The border gives the villagers other opportunities to make money besides selling cigarettes and vodka.

Once across the border and having sold their goods, a villager may be picked up by a trader transporting Polish products to Ukraine, Kryveiko said. Such traders look for people to share the car ride as, according to customs rules, the maximum amount of goods for personal usage cannot exceed 50 kilograms per person or be worth more than €500. With an additional person in a car, a trader can avoid paying customs duty, while the villager gets Hr 50-70 ($2-3) for the ride.

Some 100 meters from the checkpoint an old, white, Soviet-era Volga car is parked with 10-kilogram plastic tubs of honey on its hood. A ragged cardboard sign reads “Honey. Hr 50”

But that’s not the price of the honey – it’s how much a person will be paid for taking a tub of honey across the border and delivering it to a honey trader in Poland.

Locals make money from the illegal trade in Poland, but they spend money there as well. According to Polish Main Statistical Office, Ukrainians who crossed into the local border zone spent around $180 million in the first quarter of 2016.

Locals buy cars in Poland, where they are cheaper, and don’t bother to re-register them with the Ukrainian authorities. Registering a car in Poland costs half the amount it does in Ukraine, and as long as the car owner crosses the border at least once every five days, they can keep their Polish plates.

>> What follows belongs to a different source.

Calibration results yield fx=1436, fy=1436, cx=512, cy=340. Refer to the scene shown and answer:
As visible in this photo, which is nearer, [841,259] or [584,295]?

Kryveiko points to a line of cars with the European Union license plates: “They are all from our village.”

Border guards’ burden

The crowds crossing from into Poland and back every day complicates the work of customs and border officers. Lines frequently build up, sometimes with 300-400 cars waiting at the vehicle checkpoint, and dozens of people at the pedestrian crossing point.

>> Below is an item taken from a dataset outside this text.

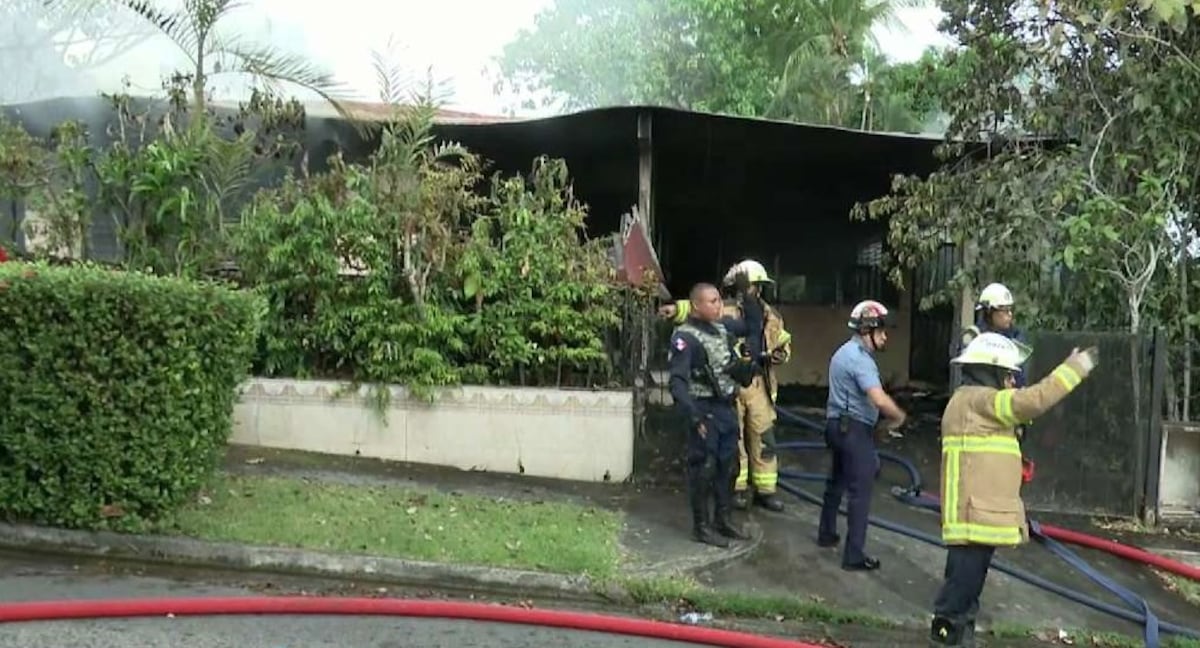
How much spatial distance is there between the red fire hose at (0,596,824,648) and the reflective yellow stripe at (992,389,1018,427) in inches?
56.4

Levko Prokipchuk, the ex-head of Lviv customs, who is temporarily serving as a head of Ivano-Frankivsk Oblast customs, said that around 60-70 percent of the people crossing the border into Poland are Ukrainian citizens with local border traffic permits. He said that after Poland temporarily suspended the special border-crossing regime in July, the lines reduced significantly.

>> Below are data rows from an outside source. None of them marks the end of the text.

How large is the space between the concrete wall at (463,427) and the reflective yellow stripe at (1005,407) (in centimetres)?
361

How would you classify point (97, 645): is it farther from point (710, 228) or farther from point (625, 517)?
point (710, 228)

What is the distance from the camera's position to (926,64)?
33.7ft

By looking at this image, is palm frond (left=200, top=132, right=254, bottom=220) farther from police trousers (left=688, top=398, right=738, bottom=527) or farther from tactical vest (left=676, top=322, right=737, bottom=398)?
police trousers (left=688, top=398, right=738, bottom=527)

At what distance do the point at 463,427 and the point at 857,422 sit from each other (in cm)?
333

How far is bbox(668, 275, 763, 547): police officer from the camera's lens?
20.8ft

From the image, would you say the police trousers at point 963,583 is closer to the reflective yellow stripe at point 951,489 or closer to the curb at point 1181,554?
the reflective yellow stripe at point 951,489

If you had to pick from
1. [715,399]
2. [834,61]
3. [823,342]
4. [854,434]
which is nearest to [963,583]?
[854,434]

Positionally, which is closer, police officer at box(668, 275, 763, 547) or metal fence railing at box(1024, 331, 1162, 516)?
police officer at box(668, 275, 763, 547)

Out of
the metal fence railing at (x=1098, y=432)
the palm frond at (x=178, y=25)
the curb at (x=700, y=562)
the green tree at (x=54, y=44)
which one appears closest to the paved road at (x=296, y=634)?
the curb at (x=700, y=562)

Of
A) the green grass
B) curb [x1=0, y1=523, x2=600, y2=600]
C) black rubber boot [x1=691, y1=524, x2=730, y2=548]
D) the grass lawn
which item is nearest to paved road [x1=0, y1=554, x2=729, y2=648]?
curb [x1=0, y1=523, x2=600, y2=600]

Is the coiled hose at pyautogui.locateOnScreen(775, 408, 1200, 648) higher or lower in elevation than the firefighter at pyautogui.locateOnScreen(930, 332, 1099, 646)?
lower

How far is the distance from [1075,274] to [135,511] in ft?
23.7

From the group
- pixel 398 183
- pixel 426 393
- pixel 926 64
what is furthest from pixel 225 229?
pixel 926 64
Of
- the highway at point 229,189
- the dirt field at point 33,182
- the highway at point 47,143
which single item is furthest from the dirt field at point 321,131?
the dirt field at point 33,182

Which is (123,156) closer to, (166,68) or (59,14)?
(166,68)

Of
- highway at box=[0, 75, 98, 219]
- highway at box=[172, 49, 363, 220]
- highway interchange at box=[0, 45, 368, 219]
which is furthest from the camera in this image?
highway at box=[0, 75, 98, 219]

“We have a situation in which the salary they (the residents of the 30-kilometer border zone) can earn officially… is smaller than the amount of money they can earn by trading across the border,” Prokipchuk said.
Since the beginning of 2016, Lviv customs has seized around 200,000 packs of cigarettes from smugglers, Prokipchuk said.

According to him, bringing the price of cigarettes in Ukraine to the same level as in Poland would greatly reduce the problems. Prokipchuk also advocates reducing the amount of goods a Ukrainian is allowed to carry across the border. Today it’s 50 kilograms per day.

“Once we resolve these two questions, the local border traffic won’t play any role,” he said.
Obstacles to business

The lines on the border also disrupt the business of European companies that have chosen to work in Lviv Oblast specifically for its location close to EU territory.

Maryana Lutsyshyn, the head of the western Ukrainian branch of the European Business Association, said that a person may have to wait for eight hours to cross the border. This is a big obstruction for businesspeople who work with companies on both sides of the border, and who cross the frontier regularly.

Lutsyshyn also noted that the lines at the border controls vanished after Poland’s temporary suspension of the local border traffic regime, but appeared again when Poland lifted the restriction.

The business community is meeting with the customs authorities, the border service and local administrations to try to resolve the problems. Lutsyshyn said setting up separate lines for people with permits as a potential solution to the issue of overcrowding at the border.

“We need to find common ground, which would allow investors to work, and let them (local border traders) earn a living,” she said.